◆ **Tarefa A**
Conte quantas das linhas abaixo contêm a palavra "reconnaissance" e informe apenas esse número.

◆ **Página**
Todos nós sabemos que o dia 1º de abril é lembrado em todo o país por ser considerado o dia da mentira, ou o dia dos bobos, como queiram. Foi neste mesmo dia, em 1964, que teve início uma das mais terríveis épocas da história do Brasil. Afinal de contas, os americanos nos enganaram perfeitamente, por meio da propaganda, e pela corrupção de poderosos líderes políticos que, libertando o país da “ameaça” comunista, acataram a promessa de que seríamos um povo livre e democratizado, como eles. Aconteceu qualquer coisa durante o período do governo Militar, menos a concretização da liberdade e da democracia em nosso país. Sim, nós realmente fomos feitos de bobos, pelas mãos americanas.
Talvez você esteja se perguntando: mas o que os Estados Unidos tem a ver com a Ditadura Militar brasileira? Muito mais do que você pensa, meu caro. Aliás, para uma melhor compreensão do que será tratado nesse texto, recomendo ao amigo leitor que assista ao documentário “O Dia que durou 21 Anos”, dirigido por Camilo Tavares, lançado na última sexta-feira (29/03), e que está em exibição nas principais salas de cinema do nosso país. Esse documentário mostra, de uma forma precisa e rica em detalhes, como os EUA influenciaram a Ditadura Militar no Brasil.

O embaixador Americano Lincoln Gordon e o primeiro presidente da Ditadura Militar, General Castelo Branco. Fonte: http://novobloglimpinhoecheiroso.files.wordpress.com/2013/03/castelo_branco01_lincoln_gordon.jpg?w=450&h=375
Como é sabido, entre 1948 e 1991 o mundo presenciou a distribuição geopolítica do controle econômico político e cultural de grande parte do mundo pelos dois principais blocos mundiais: o bloco capitalista, liderado pelos Estados Unidos, e o bloco socialista, liderado pela União Soviética. A essa disputa pelo controle do mundo foi conferido o nome de Guerra Fria. Ademais, em 1959, se instaurou na Ilha de Cuba, na América Central, sob a liderança de Fidel Castro e Ernesto Che Guevara, o primeiro regime socialista da América Latina, deixando a Casa Branca de cabelos em pé, e com um certo medo de que novos regimes socialistas viessem a surgir na região.

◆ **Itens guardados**
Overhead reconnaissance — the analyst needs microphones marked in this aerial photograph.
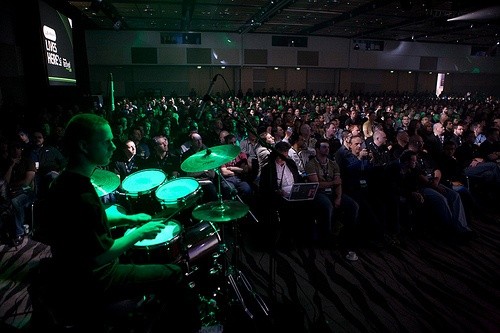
[282,182,320,202]
[195,77,217,123]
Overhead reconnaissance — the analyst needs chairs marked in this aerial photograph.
[6,172,38,237]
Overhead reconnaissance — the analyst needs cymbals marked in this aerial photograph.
[191,197,250,223]
[179,143,242,174]
[90,167,122,198]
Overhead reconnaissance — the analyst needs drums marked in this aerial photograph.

◆ **Tarefa B**
Prolongue o texto sobre a influência dos Estados Unidos na Ditadura Militar brasileira a partir do ponto em que ele termina.

◆ **Resposta correta A**
4

◆ **Resposta correta B**
Com a renúncia do então presidente Jânio Quadros, em 1961, assume a chefia da República o gaúcho João Goulart, vice de Jânio, que tinha fama de “esquerdista”, por ter feito viagens diplomáticas à China, e também por implementar as chamadas “reformas de base”, um conjunto de medidas que incluíam uma série de pautas reivindicatórias dos movimentos sociais, como a reforma agrária, durante o governo de seu antecessor. Com o receio de que uma “nova Cuba” surgisse, e sabendo do enorme potencial econômico e territorial do Brasil, o governo americano, então liderado pelo presidente John F. Kennedy, percebeu que algo precisava ser feito. Dessa forma, para coordenar essa “conspiração” visando impedir que o comunismo se instaurasse no Brasil, Kennedy nomeou o economista Lincoln Gordon para que fosse o embaixador dos EUA em nosso país, e daqui pudesse informar a Casa Branca sobre eventuais avanços e retrocessos do governo de Goulart. Não tendo muito sucesso por vias diplomáticas, pois o então Presidente brasileiro era um anti-intervencionista declarado, os EUA decidiram buscar outras formas de impedir o avanço comunista no Brasil. A primeira delas foi financiar candidaturas de influentes parlamentares do Congresso, e em troca eles apenas deveriam apoiar a “Democracia”. Outra forma utilizada pelo governo norte-americano para suprimir a ameaça do comunismo foi financiar, produzir e difundir, nos jornais no rádio e na televisão, propagandas de caráter anticomunista, o que acabou criando um efeito muito positivo para a Casa Branca, fazendo crescer no Brasil a oposição a João Goulart.
O assassinato do presidente Kennedy, em 1963, permitiu mudanças no plano de intervenção dos americanos no governo brasileiro, pois Kennedy não queria que o Brasil fosse vitimado por uma Revolução. O presidente que assumiu a Casa Branca, Lyndon Johnson, era mais agressivo, e queria fazer tudo o que fosse necessário para sacar João Goulart da Presidência da República. Para tanto, ele decidiu que os EUA deveriam desenvolver alianças com os militares que desejavam tomar o poder. Foi incumbido dessa tarefa o general Vernon Walters, que havia lutado com militares brasileiros na Itália, durante a II Guerra Mundial.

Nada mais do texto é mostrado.